LAMBERTUCCI, S.A., SPEZIALE, K.L., ROGERS, T.E., MORALES, J.M
BIODIVERSITY AND CONSERVATION
Lugar: Netherlands; Año: 2009 vol. 18 p. 2063 - 2063
Scavengers may benefit from the availability of dead animals along roads thatresult from collisions with vehicles. However, roads are also considered risky places for many species. Animal habitat selection patterns usually balance energy intake with mortality risk. In this work we analyzed the foraging space use of an assemblage of diurnal scavenging raptors in relation to distance from roads in northwest Patagonia. We selected patches at different distances from roads, and placed a sheep carcass in each patch during the night (n = 18 carcasses in total). In general, carcasses near roads were detected by diurnal scavenging raptors much faster than those far from roads.
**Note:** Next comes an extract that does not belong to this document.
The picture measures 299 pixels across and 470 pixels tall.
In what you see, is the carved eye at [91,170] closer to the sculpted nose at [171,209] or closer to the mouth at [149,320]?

Smaller raptors such as southern caracaras (Caracara plancus), chimango caracaras (Milvago chimango), and black vultures (Coragyps atratus), were commonly associated with roads both in terms of overall detections and scavenging activities. Southern and chimango caracaras proved to bevery good at detecting carcasses, were faster to land in order to feed from them, and were found in greater numbers near roads than far from them. Even though Andean condors (Vultur gryphus) and black-chested buzzard-eagles (Geranoaetus melanoleucus) flew all over the area, they chose to feed far from roads. Our work emphasizes that some scavengers have taken advantage of the novel food resources provided by roads whereas others are reluctant to feed near them. Within a scenario of an increasing number of roads, some species can extend their distributions favoring competition and biotic homogenization processes within original communities. We highlight the importance of taking into account large flying scavengers in land-use planning.